A case of spontaneous hemorrhage into the maxillary sinus was encountered. The bleeding could be arrested only after diabetes, which was discovered during the course of this hemorrhagic condition, was successfully brought under control.
The patient was a 49-year-old male public service worker who began to have epistaxis on October 6, 1978. The bleeding occurred in a few episodes daily, though readily controllable each time. After receiving examination and treatment at internist's and surgeon's office, he visited the outpatient service of the Department of Otolaryngology, Hamanomachi Hospital to seek help for the disorder.

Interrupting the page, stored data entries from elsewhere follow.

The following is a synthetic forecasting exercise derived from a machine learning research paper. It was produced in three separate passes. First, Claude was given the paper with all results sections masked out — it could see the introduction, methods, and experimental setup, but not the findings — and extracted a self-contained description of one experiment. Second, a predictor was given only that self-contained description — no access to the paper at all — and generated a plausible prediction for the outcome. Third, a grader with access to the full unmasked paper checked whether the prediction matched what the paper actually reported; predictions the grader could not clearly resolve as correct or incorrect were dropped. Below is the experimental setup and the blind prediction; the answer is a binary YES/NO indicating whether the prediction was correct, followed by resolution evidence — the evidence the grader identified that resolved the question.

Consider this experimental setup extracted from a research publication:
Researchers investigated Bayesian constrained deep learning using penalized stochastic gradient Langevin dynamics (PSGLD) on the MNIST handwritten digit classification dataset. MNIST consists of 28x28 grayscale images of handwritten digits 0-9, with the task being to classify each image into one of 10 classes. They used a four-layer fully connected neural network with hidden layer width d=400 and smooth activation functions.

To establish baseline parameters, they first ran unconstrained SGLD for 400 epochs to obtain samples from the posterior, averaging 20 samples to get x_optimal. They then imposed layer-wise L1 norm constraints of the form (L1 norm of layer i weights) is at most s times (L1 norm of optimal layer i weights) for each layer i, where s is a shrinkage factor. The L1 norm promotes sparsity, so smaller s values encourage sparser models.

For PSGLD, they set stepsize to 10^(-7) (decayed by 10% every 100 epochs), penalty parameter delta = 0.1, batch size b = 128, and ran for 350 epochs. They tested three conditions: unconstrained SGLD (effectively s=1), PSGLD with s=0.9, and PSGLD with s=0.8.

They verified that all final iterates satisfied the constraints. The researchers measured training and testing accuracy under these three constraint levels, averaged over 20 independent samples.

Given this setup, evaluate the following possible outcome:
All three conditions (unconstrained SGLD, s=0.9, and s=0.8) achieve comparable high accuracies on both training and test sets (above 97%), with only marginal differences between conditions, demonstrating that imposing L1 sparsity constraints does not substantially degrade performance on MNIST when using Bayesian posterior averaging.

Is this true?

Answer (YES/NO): NO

Rhinologic examination revealed polypoid enlargement of the left middle turbinate at its anterior tip and bleeding from the middle meatus on the same side. Under the diagnosis of hemorrhage from the left maxillary sinus he was hospitalized late in the evening of October 9.
The bleeding being considered idiopathic, steroid therapy was given.
After his hospitalization the bleeding continued to occur in repeated episodes. At around 7:00a.m. on October 12 he suddenly developed a fainting spell with incontinuence and convulsive seizures in an elevator while he was being taken in a wheel chair to the outpatient service to receive treatment for bleeding which occurred 2 hours previously. With treatment he recovered his consciousness in a matter of 5 minutes. His blood pressure was 98-56mmHg at the time of fainting, which was elevated to 110-70mmHg after the treatment.
On that day the patient was found to be positive for urinary glucose and his blood sugar was estimated at 185mg/dl. Subsequent determinations of glucose and insulin in a glucose tolerance test led to a diagnosis of primary chemical diabetes. At that time his red blood cell count was 241×10
4 and hemoglobin content was 6.9g/dl. However, aside from anemia, there was no evidence of hematological disorders.
The steroid therapy was replaced by a dietary regimen, under which the diabetes could successfully be brought under control without resorting to insulin and other remedies for diabetes. Hematopoietics were prescribed for anemia. He was free of epistaxis from October 12 onwards. Plain x-ray and tomography of his skull revealed a diffuse shadow in the left maxillary sinus but with no evidence of bone destruction. On October 19 puncture and lavage of the antrum performed via the middle meatus yielded a plenty of old clotted blood. Roentgenologic study with 20% moljodol instillation by antero-posterior projection failed to disclose any abnormalities in the sinusal mucosa, while lateral projections revealed a slight hypertrophy of the membrane lining the anterior wall of the sinus. Probe antrotomy was considered unnecissary under these circumstances. The polyp at the anterior tip of the middle turbinate was resected. Pathological examination demonstrated it to be of inflammatory origin. Henceforth there has been no recurrence of epistaxis.
Spontaneous intramaxillary hemorrhage is of rare occurrence. In the present case there was an intercurrent diabetes and the bleeding could be stopped only after the diabetes was adequately controlled. This fact suggests that the diabetes might be a significant factor in the causation of the intramaxillary hemorrhage.
Our experience tells that adrenocortical hormones are more effective than any hemostatic agents available to date in the management of spontaneous nasal bleeding. For this reason we used these steroids in the present case. Contrary to our expectations, however, this regimen worsened the diabets and protracted the bleeding. Emphasis must therefore be placed on the importance of monitoring patients for urinary and blood sugar while they are on adrenocortical hormones.